Nikmati berita interaktif dan LIVE report 24 jam hanya di TribunX
DOWNLOAD
Tribun

Pengamat Kecam Penangkapan Demonstran di Depan Gedung DPR/MPR

Ceko mengatakan aksi demonstrasi mahasiswa itu merupakan bentuk kritik terhadap pemerintah dan DPR yang terlalu bernafsu berkuasa.

Penulis: Erik S
Editor: Hasanudin Aco
zoom-in Pengamat Kecam Penangkapan Demonstran di Depan Gedung DPR/MPR
TRIBUNNEWS/IRWAN RISMAWAN
Sejumlah pengunjuk rasa bersitegang dengan aparat kepolisian saat menyampaikan aspirasinya di Gerbang Pancasila (belakang) kompleks Parlemen, Senayan, Jakarta, Kamis (22/8/2024). Aksi tersebut sebagai penolakan terhadap revisi Undang-Undang Pemilihan Kepala Daerah (UU Pilkada) yang dianggap sebagai ancaman terhadap demokrasi. TRIBUNNEWS/IRWAN RISMAWAN 

TRIBUNNEWS.COM, JAKARTA - Pengamat Hukum Pidana Universitas Bung Karno (UBK) Cecep Handoko mengecam tindakan represif Kepolisian RI (Polri) terhadap para demonstran yang berada di depan gedung DPR/MPR pada Kamis (22/8/2024) malam.

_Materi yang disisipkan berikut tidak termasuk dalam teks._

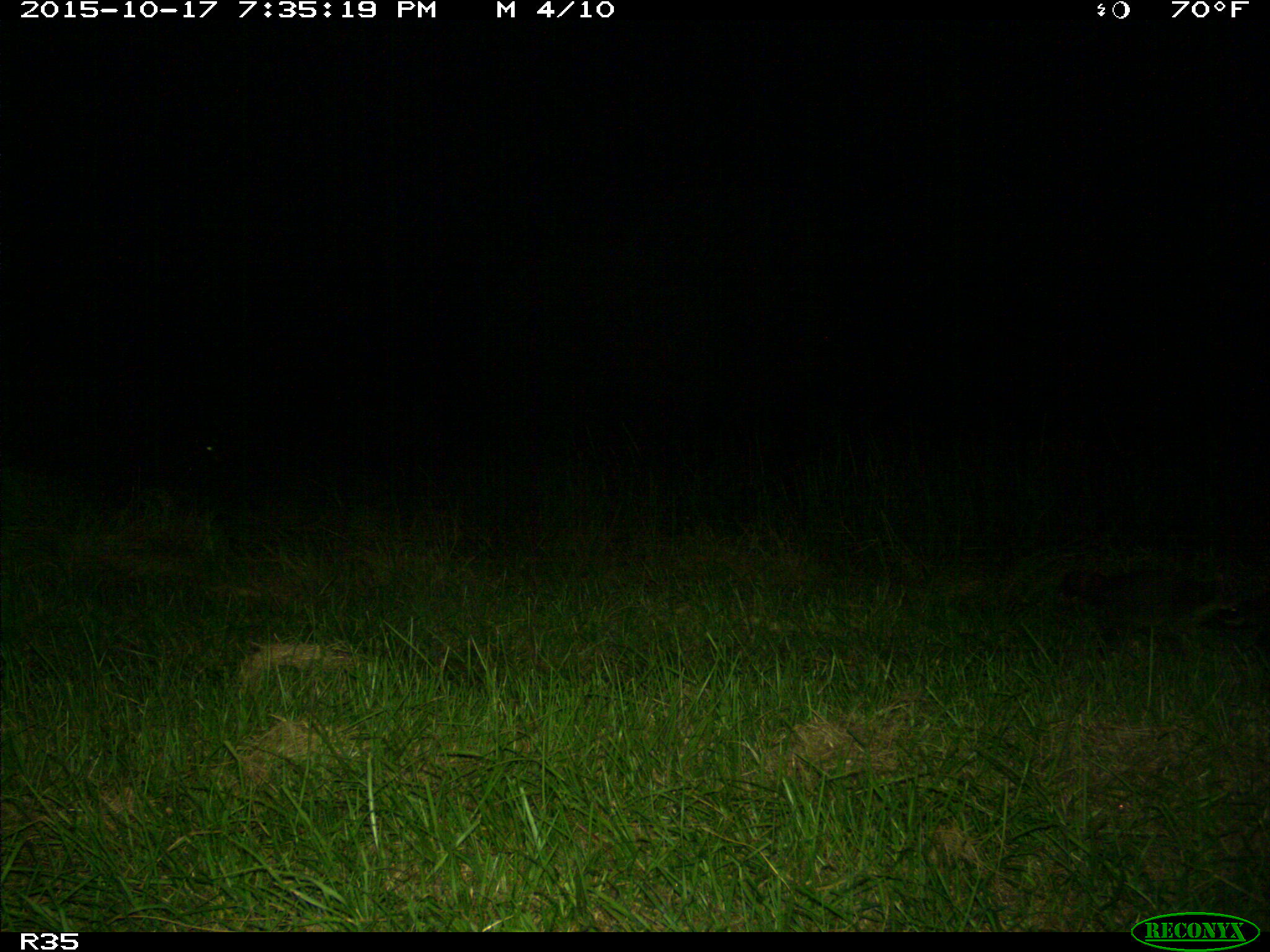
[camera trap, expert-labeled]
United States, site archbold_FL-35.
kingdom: Animalia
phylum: Chordata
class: Mammalia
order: Carnivora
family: Procyonidae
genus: Procyon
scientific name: Procyon lotor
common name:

Apalagi tindakan represif aparat Polri itu dinilai buntut dari tindakan pemerintah dan DPR yang memaksakan kehendak soal pengesahan revisi UU Pilkada.

"Tentunya merasa prihatin, karena polisi dan mahasiswa serta masyarakat ini korban atas tindakan pemerintah dan DPR yang memaksakan kehendak. Tetapi, aksi kekerasan tidak perlu terjadi," kata pria yang biasa disapa Ceko ini kepada wartawan saat dihubungi, Kamis (22/8/2024) malam.

Ceko mengatakan aksi demonstrasi mahasiswa itu merupakan bentuk kritik terhadap pemerintah dan DPR yang terlalu bernafsu berkuasa.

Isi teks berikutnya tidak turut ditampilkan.